I've opened #1129 to request it as a feature.

wenottingham commented 6 years ago

closing in favor of https://github.com/ansible/awx/issues/1129, as the behavior noted in this issue is currently intentional.

ITD27M01 commented 6 years ago

@wenottingham

I'm sorry but I have more questions.

If I run 100 jobs, how many tasks to checkout is performed ? If there 100 tasks for checkout (with --force option) нow they compete with each other on the file system?

Here is an example of job fail:

{
    "msg": "IOError: [Errno 2] No such file or directory: '/var/lib/awx/projects/_15__simple_play/roles/rsyslogd/templates/rsyslog.rules.j2'",
    "failed": true,
    "_ansible_item_result": true,
    "_ansible_no_log": false,
    "item": {
        "content": [
            {
                "item": "$ModLoad",
                "value": "imuxsock"
            },
            {
                "item": "$ModLoad",
                "value": "imklog"
            },
            {
                "item": "$ActionFileDefaultTemplate",
                "value": "RSYSLOG_TraditionalFileFormat"
            },
            {
                "item": "$IncludeConfig",
                "value": "/etc/rsyslog.d/*.conf"
            },
            {
                "item": "*.info;mail.none;authpriv.none;cron.none",
                "value": "/var/log/messages"
            },
            {
                "item": "authpriv.*",
                "value": "/var/log/secure"
            },
            {
                "item": "mail.*",
                "value": "-/var/log/maillog"
            },
            {
                "item": "cron.*",
                "value": "/var/log/cron"
            },
            {
                "item": "*.emerg",
                "value": "*"
            },
            {
                "item": "uucp,news.crit",
                "value": "/var/log/spooler"
            },
            {
                "item": "local7.*",
                "value": "/var/log/boot.log"
            }
        ],
        "file": "/etc/rsyslog.conf"
    }
}
ITD27M01 commented 6 years ago

Hi @wenottingham, do you have answer to this ?

If I run 100 jobs, how many tasks to checkout is performed ? If there 100 tasks for checkout (with --force option) нow they compete with each other on the file system?

wenottingham commented 6 years ago

Yes, the checkout happens on each run.

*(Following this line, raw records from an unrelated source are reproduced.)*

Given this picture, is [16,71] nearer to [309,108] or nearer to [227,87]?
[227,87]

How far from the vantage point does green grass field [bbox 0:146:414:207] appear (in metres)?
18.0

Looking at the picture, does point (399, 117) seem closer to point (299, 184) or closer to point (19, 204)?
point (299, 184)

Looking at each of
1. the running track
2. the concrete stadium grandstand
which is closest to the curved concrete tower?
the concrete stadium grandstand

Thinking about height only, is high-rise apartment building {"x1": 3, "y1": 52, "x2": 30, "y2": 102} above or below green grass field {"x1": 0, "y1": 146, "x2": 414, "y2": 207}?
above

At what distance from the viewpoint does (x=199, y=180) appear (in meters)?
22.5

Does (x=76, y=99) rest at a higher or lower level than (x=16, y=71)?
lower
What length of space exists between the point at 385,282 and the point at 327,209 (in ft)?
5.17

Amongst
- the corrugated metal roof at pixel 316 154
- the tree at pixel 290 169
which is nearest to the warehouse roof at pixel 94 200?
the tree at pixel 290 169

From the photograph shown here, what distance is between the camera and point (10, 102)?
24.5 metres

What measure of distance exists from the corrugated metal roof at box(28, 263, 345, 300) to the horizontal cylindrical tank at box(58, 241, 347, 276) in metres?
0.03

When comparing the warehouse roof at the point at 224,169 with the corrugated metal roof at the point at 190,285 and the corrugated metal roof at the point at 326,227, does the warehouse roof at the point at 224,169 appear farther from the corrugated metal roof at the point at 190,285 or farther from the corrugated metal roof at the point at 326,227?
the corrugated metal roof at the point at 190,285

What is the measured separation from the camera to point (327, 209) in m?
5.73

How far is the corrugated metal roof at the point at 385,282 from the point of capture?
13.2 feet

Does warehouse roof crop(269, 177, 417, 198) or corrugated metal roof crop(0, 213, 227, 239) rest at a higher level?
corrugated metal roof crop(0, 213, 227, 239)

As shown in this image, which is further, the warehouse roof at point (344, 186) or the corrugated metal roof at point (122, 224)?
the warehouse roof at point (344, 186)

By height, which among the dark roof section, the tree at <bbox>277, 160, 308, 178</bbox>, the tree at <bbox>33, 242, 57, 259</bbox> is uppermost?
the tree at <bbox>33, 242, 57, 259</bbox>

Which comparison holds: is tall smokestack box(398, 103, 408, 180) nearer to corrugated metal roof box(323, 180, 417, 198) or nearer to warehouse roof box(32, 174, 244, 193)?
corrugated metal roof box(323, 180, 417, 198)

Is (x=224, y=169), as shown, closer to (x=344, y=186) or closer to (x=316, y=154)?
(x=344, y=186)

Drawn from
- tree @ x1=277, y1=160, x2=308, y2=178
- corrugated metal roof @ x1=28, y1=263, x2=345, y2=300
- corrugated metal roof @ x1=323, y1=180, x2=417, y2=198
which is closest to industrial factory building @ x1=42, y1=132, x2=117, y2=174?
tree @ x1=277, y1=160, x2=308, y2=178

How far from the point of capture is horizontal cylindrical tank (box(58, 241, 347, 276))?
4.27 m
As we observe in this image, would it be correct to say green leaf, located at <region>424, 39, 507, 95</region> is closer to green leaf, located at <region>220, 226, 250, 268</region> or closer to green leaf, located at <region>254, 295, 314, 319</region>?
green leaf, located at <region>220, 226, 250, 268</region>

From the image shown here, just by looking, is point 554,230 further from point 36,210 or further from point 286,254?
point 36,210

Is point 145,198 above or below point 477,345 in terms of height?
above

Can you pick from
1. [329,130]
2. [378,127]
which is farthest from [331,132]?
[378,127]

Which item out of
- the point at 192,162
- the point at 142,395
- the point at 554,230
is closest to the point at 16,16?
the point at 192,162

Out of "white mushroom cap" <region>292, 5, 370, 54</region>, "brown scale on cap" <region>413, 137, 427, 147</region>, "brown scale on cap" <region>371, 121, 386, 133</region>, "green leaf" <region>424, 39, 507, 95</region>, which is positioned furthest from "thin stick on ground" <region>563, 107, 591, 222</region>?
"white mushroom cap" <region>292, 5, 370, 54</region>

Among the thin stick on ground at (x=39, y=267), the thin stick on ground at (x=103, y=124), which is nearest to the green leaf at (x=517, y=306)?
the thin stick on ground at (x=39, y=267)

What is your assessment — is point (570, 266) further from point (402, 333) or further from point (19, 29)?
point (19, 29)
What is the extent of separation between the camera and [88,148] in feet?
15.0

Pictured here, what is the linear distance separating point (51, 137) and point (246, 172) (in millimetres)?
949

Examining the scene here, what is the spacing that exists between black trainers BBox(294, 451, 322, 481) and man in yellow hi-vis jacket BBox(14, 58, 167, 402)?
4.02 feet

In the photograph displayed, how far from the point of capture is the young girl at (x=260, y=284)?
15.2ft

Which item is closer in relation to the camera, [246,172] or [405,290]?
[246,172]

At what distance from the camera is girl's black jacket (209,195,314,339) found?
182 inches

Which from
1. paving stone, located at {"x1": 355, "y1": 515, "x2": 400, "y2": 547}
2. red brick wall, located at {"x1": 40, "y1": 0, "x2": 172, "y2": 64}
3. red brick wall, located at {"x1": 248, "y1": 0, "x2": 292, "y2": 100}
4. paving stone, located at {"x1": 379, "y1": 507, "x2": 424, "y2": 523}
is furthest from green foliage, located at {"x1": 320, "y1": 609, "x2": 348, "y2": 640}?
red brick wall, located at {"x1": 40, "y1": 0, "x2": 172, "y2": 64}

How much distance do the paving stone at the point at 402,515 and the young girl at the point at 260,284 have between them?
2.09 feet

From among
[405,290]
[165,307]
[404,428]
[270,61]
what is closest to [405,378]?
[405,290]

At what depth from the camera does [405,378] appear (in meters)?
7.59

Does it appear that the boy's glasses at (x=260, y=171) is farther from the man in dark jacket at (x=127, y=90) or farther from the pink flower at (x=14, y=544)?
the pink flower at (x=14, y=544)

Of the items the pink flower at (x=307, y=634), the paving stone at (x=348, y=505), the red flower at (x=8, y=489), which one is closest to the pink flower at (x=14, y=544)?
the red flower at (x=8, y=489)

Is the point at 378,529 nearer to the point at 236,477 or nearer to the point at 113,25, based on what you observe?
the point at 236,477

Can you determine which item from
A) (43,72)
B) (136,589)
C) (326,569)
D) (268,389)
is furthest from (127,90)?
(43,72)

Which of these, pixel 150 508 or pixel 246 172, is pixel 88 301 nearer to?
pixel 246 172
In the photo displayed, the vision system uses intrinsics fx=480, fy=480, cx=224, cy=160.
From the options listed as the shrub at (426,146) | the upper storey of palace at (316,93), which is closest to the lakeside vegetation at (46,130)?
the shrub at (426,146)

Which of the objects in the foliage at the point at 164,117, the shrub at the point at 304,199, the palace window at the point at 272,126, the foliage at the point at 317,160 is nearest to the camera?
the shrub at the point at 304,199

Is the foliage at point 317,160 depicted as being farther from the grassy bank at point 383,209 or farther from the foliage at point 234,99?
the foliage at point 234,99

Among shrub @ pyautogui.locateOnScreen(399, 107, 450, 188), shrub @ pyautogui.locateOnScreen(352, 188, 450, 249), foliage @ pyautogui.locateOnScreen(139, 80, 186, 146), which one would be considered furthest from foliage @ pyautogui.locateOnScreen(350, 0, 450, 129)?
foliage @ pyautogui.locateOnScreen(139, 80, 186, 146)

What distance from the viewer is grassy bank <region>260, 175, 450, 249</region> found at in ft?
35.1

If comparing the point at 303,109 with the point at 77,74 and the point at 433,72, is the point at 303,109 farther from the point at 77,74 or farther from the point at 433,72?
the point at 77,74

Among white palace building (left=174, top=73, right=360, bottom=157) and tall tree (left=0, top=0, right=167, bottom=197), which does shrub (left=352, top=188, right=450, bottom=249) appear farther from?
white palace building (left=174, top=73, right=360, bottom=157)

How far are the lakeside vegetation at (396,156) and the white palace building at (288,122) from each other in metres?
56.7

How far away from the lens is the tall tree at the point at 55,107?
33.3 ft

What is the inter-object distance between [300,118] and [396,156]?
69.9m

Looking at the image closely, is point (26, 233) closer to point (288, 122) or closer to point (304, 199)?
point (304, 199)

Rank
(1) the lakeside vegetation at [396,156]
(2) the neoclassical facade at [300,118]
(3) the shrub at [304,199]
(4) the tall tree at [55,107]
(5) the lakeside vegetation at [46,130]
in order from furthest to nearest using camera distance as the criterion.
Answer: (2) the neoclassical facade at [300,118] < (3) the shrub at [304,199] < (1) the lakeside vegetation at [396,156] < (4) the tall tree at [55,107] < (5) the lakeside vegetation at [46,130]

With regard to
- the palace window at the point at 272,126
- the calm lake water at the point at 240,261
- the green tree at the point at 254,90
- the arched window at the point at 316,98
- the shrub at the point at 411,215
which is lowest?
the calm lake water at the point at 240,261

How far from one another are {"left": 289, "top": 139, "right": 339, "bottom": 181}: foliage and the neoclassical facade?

However, the project updates should isolate from each other - there is a filesystem lock for this.

ITD27M01 commented 6 years ago

@wenottingham Is there any logic in AWX for "filesystem lock" or it is an operating system things?

wenottingham commented 6 years ago

Logic is in AWX using OS primitives... see awx/main/tasks.py:acquire_lock/release_lock

zx1986 commented 4 years ago

the checkout happens on each run.

If I run 100 jobs with requirement.yml and --force, then it will update 100 times? If each time take about 2 mins, so it will be take 200 mins? meaningless ...

robertinohio commented 4 years ago

what if the source code is off line, but you still want the job to run using local cached version vs fetching? Doesnt seem to work.